If you build such one-sidedness into the discussion, of course it will affect your views.
And as for my comment, it's hardly 'only' how I think 'things should work'. It's quite obvious how a lot in society - and note my disclaimer about the simplification - does indeed work how I said. Our most wealthy people do indeed pay taxes that do go to the benefit of society.
If you're going to post a platitude about the difference between economics and the politics of economic policy, don't just post a platitude, make it relevant and specific to the thread.
I recognize that I'm talking to some ideologically indoctrinated people here abot their being indoctrinated, and that's not easy (I'm not saying you are for sure yet, there are hints).
Having said all that, I do acknowledge simplification on the topic of society creating opportunity; I'd writtent additional comments about the role of indivudials, but did not post them to keep the post on the topic, which is challenging the right-wing delusion about the lack of the role society plays.
BTW, do remember, society is nothing but a group of individuals, before the semantics get too far off point, so saying society does something doesn't mean individuals don't do it.
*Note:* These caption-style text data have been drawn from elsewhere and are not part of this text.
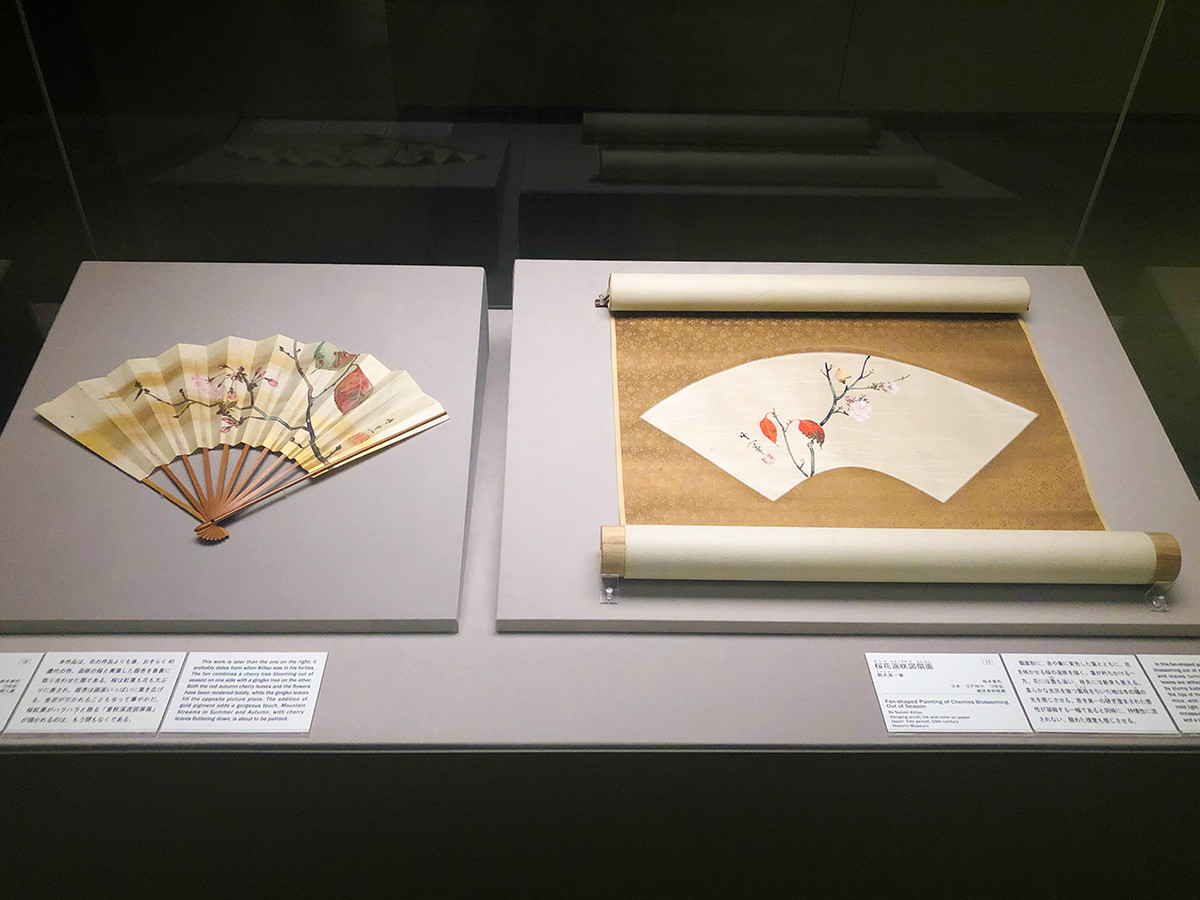 鈴木其一・夏秋渓流図屏風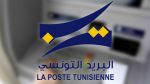 البريد التونسي يحذر حاملي بطاقات الدفع الإلكتروني من عمليات قرصنة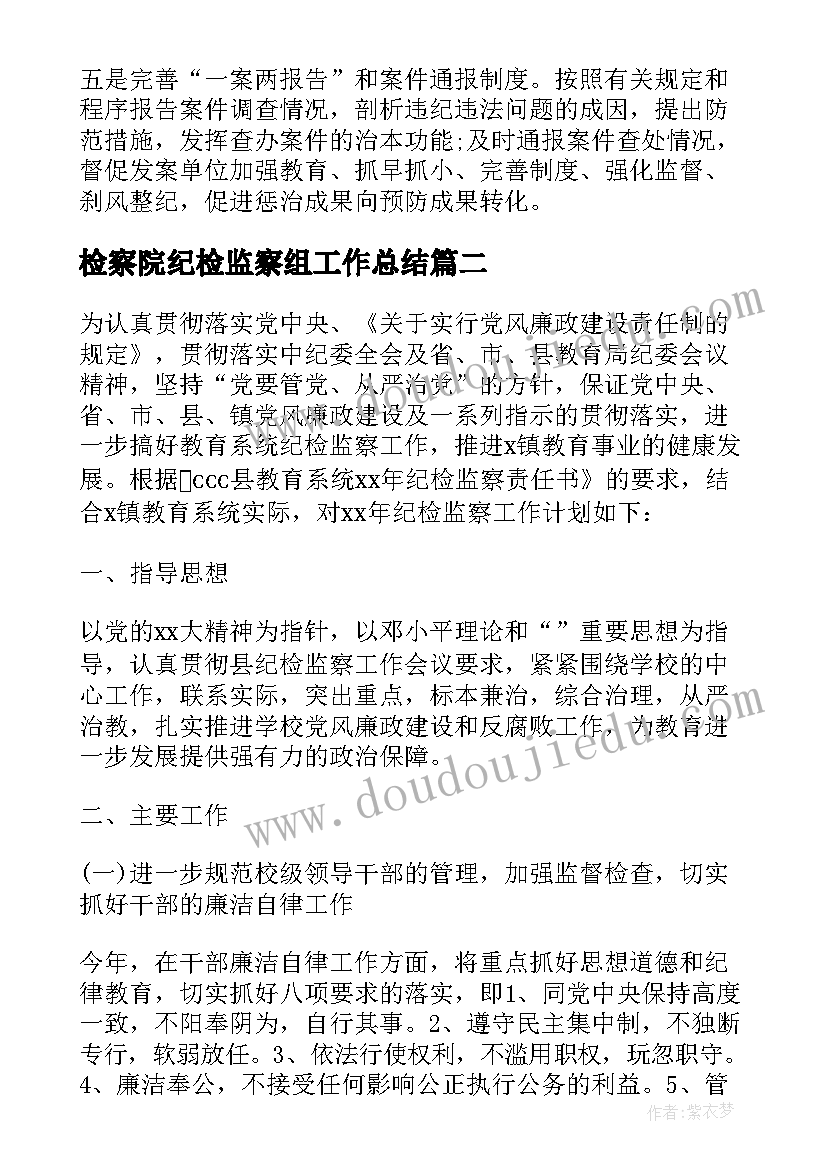 检察院纪检监察组工作总结(优质6篇)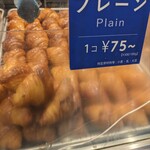 ミニヨン - 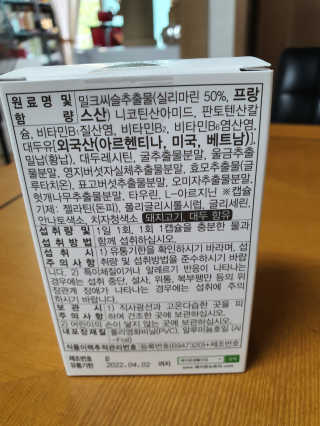 강지은님이 올린 리뷰 사진 3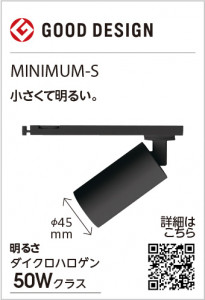 ODELIC ǥå ݥåȥ饤 OS256760BR ̿3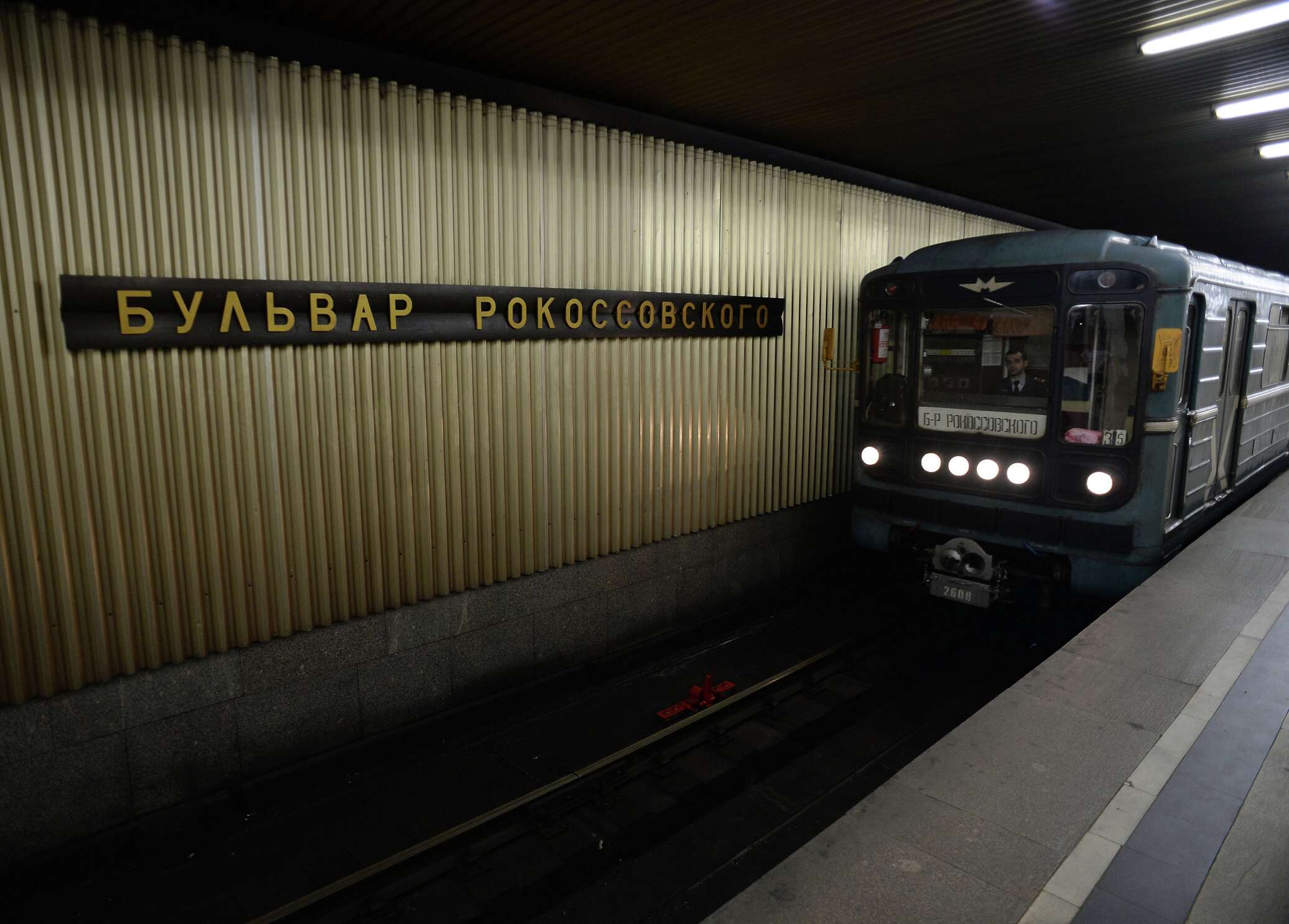 Метро рокоссовского. Станция метро бульвар Рокоссовского. Метро Сокольническая линия бульвар Рокоссовского. Станция метро улица Подбельского. Станция бульвар Рокоссовского Москва.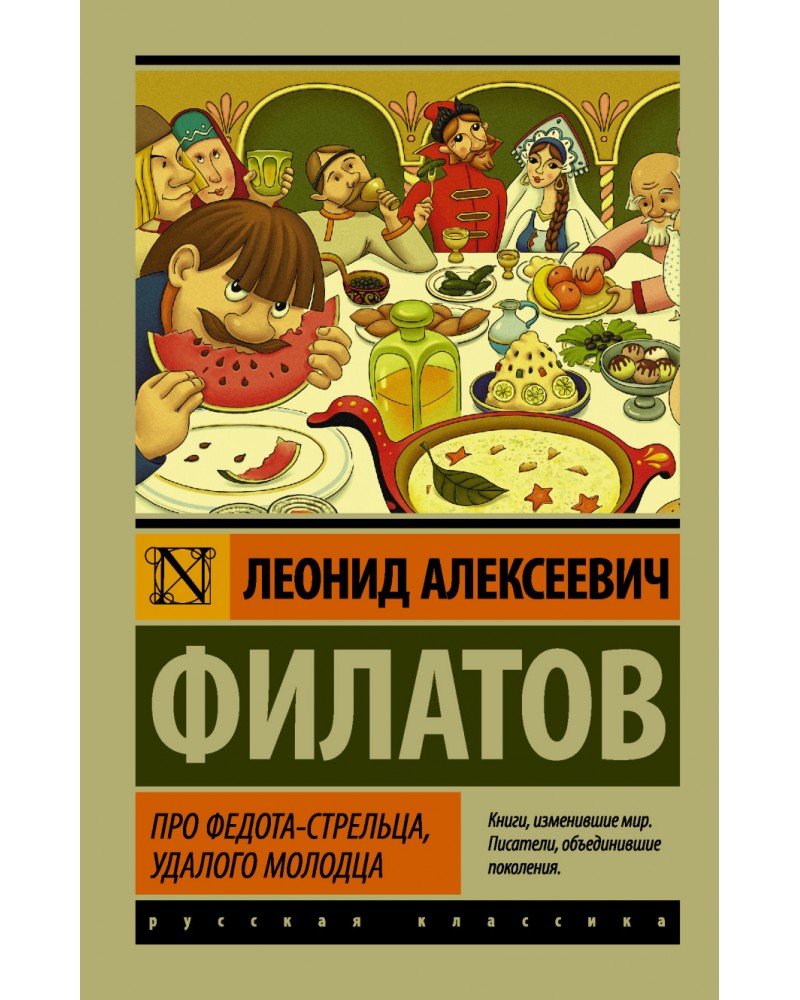 СКАЗКИ ЛЕОНИДА ФИЛАТОВА СКАЧАТЬ БЕСПЛАТНО СКАЗКИ ЛЕОНИДА ФИЛАТОВА СКАЧАТЬ БЕСПЛАТНО
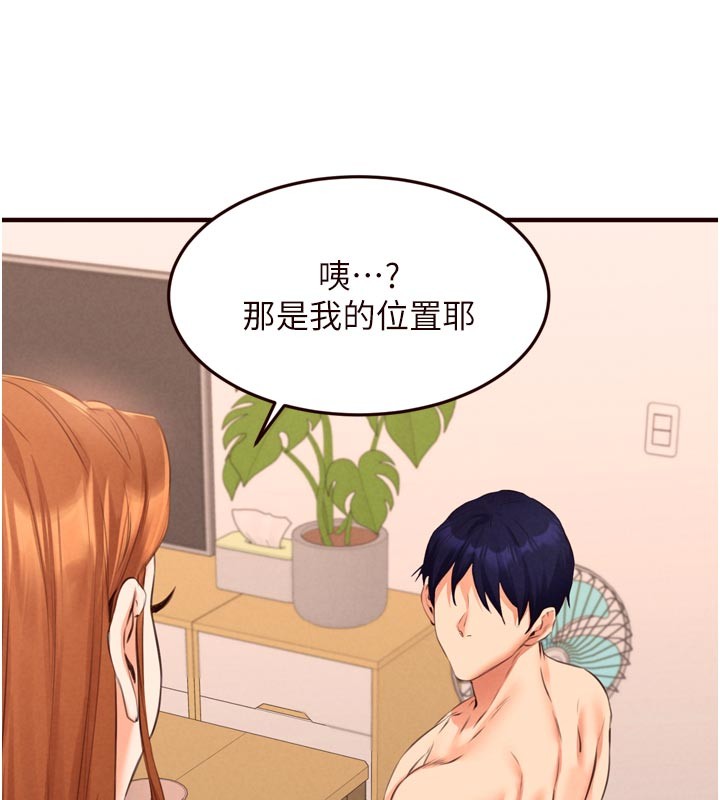 第76话-和阿姨开天体派对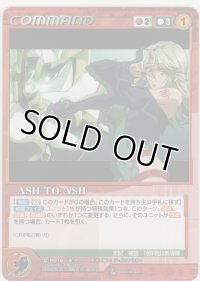 ＡＳＨ ＴＯ ＡＳＨ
The discussion of the differences between 'socity' and 'indivuduals' are not quite that literally different.
FYI, if it helps clear up the discussion, one of my views is that one of the huge blind spots for right-wing people is how they attribute all accumulation of wealth as assumed to be productive activity. Their blind spot is how concentrated wealth and power tend to accumulate wealth in ways that are not only not 'productive' to society but ultikately destruvtive to society, however benefical to the lucky few.
Such a blind spot corrupts a lot of the discussion if not pointed out.
So, it's somewhat helful to talk instead of our goals - areyou for increasing opportunity broadly, or are you for policies resulting in increased concentration of wealth, for example?